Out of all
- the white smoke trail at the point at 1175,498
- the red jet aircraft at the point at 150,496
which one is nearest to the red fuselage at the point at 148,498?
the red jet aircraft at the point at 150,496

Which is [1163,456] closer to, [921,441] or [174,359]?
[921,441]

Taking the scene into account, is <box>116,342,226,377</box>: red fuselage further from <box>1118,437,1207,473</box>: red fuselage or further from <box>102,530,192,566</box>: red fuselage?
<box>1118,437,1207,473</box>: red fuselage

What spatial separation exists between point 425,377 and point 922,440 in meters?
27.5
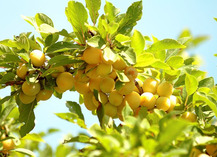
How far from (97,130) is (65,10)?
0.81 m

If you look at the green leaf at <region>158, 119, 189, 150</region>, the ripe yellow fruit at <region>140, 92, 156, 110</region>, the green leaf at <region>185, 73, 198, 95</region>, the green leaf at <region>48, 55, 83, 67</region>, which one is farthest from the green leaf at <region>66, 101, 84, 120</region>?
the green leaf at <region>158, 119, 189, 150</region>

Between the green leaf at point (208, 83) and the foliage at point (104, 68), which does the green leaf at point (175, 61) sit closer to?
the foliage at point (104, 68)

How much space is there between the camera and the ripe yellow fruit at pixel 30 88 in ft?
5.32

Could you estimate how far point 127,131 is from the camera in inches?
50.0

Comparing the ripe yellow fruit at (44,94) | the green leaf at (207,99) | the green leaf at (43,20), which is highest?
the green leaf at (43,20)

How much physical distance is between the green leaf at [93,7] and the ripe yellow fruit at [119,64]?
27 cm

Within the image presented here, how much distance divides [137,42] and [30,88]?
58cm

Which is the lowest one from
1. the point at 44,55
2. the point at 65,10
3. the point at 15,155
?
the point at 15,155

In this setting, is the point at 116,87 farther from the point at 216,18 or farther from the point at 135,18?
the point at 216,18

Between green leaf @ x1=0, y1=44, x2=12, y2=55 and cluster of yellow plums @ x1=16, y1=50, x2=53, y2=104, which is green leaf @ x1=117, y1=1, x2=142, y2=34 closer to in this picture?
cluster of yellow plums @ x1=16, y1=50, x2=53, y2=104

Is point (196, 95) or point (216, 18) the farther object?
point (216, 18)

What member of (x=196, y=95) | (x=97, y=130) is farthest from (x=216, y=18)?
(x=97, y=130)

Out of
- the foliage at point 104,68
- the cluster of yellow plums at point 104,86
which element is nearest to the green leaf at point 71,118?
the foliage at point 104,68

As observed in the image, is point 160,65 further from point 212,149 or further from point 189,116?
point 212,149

========

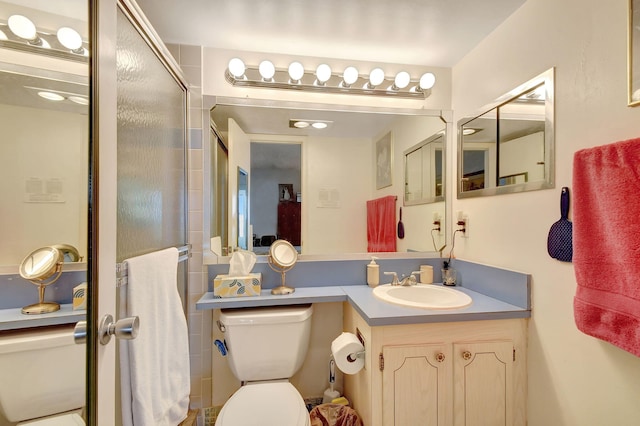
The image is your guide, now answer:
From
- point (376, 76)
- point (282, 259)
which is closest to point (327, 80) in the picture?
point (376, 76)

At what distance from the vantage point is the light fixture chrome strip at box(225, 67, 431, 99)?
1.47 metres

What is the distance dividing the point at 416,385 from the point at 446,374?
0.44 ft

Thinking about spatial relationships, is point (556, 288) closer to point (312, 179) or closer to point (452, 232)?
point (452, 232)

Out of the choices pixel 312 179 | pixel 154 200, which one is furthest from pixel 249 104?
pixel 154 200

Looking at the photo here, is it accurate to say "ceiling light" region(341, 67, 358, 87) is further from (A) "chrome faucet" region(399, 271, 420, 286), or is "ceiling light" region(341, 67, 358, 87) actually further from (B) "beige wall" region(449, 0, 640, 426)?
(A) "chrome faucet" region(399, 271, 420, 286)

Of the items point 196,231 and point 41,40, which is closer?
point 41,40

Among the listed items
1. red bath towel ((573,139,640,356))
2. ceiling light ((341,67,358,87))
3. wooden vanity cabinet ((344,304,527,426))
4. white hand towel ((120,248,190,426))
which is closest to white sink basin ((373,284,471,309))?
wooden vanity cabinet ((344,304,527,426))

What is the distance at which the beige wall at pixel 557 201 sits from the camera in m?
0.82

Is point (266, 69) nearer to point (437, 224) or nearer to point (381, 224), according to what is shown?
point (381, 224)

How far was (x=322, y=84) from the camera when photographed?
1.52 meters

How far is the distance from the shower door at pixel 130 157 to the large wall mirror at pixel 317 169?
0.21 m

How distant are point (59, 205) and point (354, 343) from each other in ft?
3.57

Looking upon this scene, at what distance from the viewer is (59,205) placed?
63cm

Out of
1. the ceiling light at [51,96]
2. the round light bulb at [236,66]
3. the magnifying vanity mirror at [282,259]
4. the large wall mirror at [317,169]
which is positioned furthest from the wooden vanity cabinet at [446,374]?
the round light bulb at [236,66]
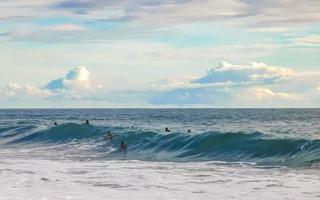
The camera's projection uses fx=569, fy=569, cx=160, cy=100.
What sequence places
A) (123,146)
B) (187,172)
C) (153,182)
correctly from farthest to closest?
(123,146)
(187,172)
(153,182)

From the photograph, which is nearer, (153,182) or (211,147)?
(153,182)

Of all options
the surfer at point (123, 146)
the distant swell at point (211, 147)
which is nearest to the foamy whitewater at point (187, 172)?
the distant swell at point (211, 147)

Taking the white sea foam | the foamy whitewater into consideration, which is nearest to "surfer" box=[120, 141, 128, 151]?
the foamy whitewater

========

_Exercise objective:_ Gather every line above that contains the string "distance", treating uppercase and lowercase letters as different.

_The solution:_
How much physical distance is between the green leaf at [93,7] and the ripe yellow fruit at [119,64]?
Within the image presented here, how much distance divides [137,42] and [30,88]?
At what distance from the vantage point is the light fixture chrome strip at box(225, 67, 431, 99)?
What is the distance dividing the point at 416,385 from the point at 446,374?
What is the distance at which the beige wall at pixel 557 201 sits from the camera in m?
How far is the distance from the shower door at pixel 130 157 to the large wall mirror at pixel 317 169?
Looking upon this scene, at what distance from the viewer is (59,205) placed?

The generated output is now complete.